PROVIDED DATA
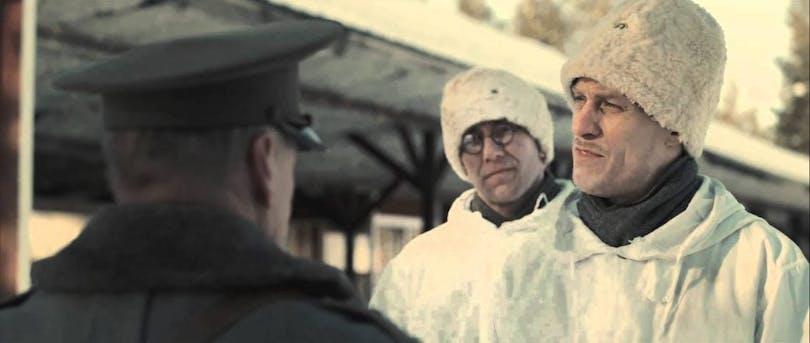 Svenska filmer 2018 – Kommande svensk film att se fram emot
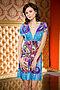 Платье #5972. Вид 3.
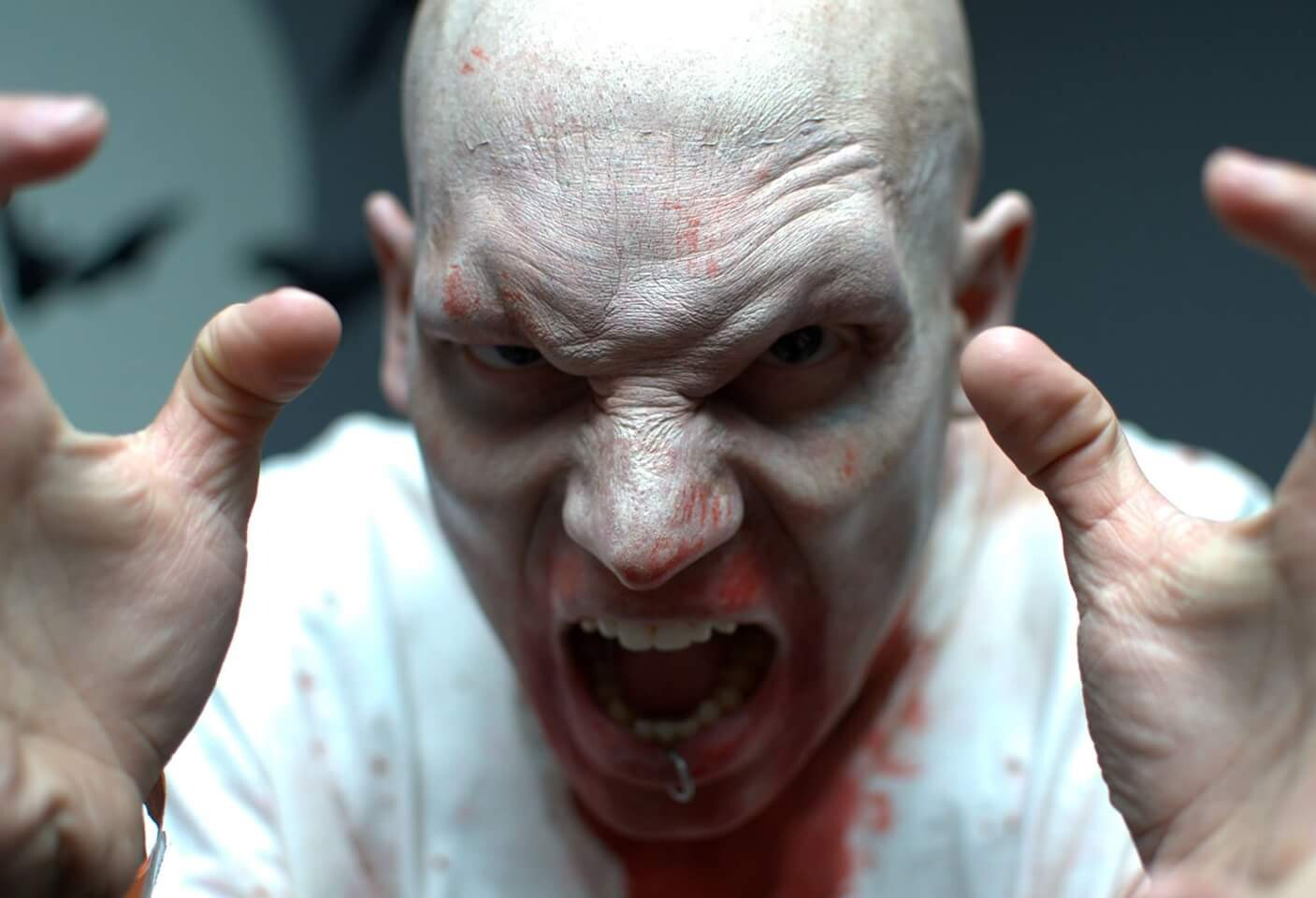 Demon Prosthetic Make-ups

TASK REQUIREMENTS
What is needed here is an exact repetition of the listing above, pictures excluded.

RESULT FOR THIS EXERCISE
 Svenska filmer 2018 – Kommande svensk film att se fram emot
 Платье #5972. Вид 3.
 Demon Prosthetic Make-ups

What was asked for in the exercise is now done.